The church on its own is not much of a building. The red color of the church reminds me of the Writer's Building in Kolkata or Chennai Central station. I take a step back and I see the grey Baltic sea in the near distance blending with the brilliant blue sky at the far distant horizon. The red Kirken makes for a pretty picture against the azure blue sky. The church, the sky and I sit in rapt admiration of the rhythmic movement of the green stalks of barley, in the adjacent field, dancing to the tunes of the gentle breeze. The gravel paths neatly demarcate those resting peacefully and adds to the beauty of the meditative wholeness of the moment. 

The marriage between the Svaneke church and its natural consorts is most harmonious during the Svaneke summer but just like any union it does have its periods of gloom and sadness during the long, cold and dark winter.  The winter has passed this year like any other but unlike any other year the summer sees me sitting on this ledge contemplating my newly married moment. A hand adorned with ritual decoration gently taps me on the shoulder and a voice accompanies the hand asking if a camera can do justice to the moment.

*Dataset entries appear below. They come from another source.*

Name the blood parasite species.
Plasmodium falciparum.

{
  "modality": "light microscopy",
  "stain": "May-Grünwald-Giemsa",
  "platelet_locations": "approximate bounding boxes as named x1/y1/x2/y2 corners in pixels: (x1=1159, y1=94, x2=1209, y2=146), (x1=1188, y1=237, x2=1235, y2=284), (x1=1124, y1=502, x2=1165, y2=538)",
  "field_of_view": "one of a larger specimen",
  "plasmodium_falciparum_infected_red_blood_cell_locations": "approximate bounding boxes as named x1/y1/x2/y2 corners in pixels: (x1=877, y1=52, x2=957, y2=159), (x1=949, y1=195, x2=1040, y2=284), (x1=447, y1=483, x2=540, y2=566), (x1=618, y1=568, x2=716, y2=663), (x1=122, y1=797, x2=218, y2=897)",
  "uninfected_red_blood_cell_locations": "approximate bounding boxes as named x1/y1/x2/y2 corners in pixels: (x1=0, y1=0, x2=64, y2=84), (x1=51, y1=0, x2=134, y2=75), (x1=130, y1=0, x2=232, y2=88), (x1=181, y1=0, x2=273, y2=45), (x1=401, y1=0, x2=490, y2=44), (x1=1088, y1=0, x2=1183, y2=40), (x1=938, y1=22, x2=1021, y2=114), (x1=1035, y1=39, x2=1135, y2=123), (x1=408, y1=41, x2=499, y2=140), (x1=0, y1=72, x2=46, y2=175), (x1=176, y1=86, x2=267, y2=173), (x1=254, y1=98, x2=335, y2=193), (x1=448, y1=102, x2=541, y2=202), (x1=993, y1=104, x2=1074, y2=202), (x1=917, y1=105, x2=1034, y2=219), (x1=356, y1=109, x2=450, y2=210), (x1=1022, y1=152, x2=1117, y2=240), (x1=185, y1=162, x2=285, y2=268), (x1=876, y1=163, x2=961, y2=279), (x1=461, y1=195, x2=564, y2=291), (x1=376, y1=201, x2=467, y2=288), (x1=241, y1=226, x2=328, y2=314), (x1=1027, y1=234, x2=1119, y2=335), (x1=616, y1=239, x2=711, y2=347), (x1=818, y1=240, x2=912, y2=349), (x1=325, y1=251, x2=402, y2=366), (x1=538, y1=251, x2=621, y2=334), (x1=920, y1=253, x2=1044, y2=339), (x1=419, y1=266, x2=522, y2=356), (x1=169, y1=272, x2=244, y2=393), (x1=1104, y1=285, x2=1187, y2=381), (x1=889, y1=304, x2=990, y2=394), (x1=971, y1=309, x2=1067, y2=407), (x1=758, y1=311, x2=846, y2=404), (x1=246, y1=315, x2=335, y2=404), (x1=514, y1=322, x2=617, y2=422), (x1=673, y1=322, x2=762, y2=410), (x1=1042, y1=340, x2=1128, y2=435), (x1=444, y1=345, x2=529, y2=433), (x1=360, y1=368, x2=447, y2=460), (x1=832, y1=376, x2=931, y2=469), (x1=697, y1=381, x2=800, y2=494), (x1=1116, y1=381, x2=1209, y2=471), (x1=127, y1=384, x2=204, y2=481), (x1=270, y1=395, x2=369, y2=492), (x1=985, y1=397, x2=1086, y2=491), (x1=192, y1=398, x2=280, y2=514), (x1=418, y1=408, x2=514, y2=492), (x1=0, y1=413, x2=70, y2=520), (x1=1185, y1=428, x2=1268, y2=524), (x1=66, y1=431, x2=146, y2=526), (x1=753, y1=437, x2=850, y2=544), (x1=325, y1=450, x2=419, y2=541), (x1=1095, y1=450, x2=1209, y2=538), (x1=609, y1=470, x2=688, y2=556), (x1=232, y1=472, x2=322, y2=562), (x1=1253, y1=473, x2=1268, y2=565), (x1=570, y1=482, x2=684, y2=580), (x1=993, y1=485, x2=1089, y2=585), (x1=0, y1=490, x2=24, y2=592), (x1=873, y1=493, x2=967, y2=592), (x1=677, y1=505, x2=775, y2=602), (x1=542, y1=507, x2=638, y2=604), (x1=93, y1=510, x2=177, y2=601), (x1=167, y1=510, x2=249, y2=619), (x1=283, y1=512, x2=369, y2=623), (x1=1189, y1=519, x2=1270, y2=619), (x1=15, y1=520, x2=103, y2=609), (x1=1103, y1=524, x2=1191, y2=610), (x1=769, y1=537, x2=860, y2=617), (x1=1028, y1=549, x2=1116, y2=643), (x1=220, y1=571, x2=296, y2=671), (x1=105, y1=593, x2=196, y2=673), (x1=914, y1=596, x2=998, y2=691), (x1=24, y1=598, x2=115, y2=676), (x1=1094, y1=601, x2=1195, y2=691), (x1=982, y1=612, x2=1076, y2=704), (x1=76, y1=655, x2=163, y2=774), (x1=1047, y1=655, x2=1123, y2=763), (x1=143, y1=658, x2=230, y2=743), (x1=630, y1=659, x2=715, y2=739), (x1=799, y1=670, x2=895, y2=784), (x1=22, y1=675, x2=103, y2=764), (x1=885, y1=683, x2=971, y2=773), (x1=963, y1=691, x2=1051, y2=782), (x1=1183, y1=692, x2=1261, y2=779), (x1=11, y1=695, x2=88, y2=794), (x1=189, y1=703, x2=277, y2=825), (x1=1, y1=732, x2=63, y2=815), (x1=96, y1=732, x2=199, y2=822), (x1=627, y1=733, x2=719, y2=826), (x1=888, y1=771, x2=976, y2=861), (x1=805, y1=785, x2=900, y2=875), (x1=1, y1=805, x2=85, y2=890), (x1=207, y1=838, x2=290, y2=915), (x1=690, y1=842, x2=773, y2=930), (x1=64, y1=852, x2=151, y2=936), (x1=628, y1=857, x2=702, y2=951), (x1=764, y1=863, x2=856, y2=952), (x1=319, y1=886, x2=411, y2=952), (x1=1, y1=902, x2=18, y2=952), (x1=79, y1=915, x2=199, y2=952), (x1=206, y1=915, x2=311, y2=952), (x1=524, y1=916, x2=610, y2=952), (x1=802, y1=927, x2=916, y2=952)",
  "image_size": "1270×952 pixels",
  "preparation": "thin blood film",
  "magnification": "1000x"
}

Fast forward two years and I find myself sitting on a sofa typing this post and wondering how I can get hold of that officer from the Danish consulate in New Delhi and tell her that her country is not such a bad place for a honeymoon after all.

Image courtesy: Photo by aconcagua (Own work) [GFDL (http://www.gnu.org/copyleft/fdl.html) or CC BY-SA 3.0 (http://creativecommons.org/licenses/by-sa/3.0)], via Wikimedia Commons

Sunday, 28 June 2015

Seatbelts fastened, tongues loosened.







The mime routine that airline attendants go through before take-off is the same in English and Spanish. That would have been the only observation I would have had from the 2 hour flight from Mexico City to Cancun if it weren't for Isidore. Every time I travel, be it to a new place or a familiar old place I always hope that a conversation is struck with a fellow traveler. I confess of multiple evenings spent in a coffee shop or bakery hoping that some one comes and shares the table and strikes up a conversation. Shy wouldn't be the first adjective that would be used to describe me by people in the know, but in this romantic yearning for twirling, spirited conversations I usually wish someone else takes the lead.

Isidore did. Isidore isn't even his name. In this most opportune moment, his actual name seems to  escape me. Where you from? leads to him mentioning that he had lived in India for 6 months. In Beer. My brain goes through the states and capitals and towns of India. I am thinking this must be some place in Rajasthan or Himachal. Luckily he mentions Buddhism and Bodh Gaya and Beer transforms to Bihar and my panic attack is nipped in the bud. I tell him I have never been there and I am from the south of India. 

He spent most of his time in "Beer" but did travel to Delhi and Agra. He found India very safe he says. I said that's nice to know as many find Delhi unsafe and the media loves to talk about the rapes and other forms of violence that women and tourists and citizens face in that part of the country. Isidore shrugs and says that's nonsense. He says his entire perspective of India and safety changed when he became aware that no one carries guns in India. "I can run away from a knife or a stick. I always have a chance when someone comes to me and threatens. I like 50:50 odds. In Mexico or the States, if someone comes up to me asking for money I have no choice but to hand over everything. They are most likely carrying a gun and they are either on drugs or alcohol and may even shoot you after you hand over everything. One can't run away from a bullet. Threaten me with a knife any day!"

29 years of living in India and that thought had never come to my mind.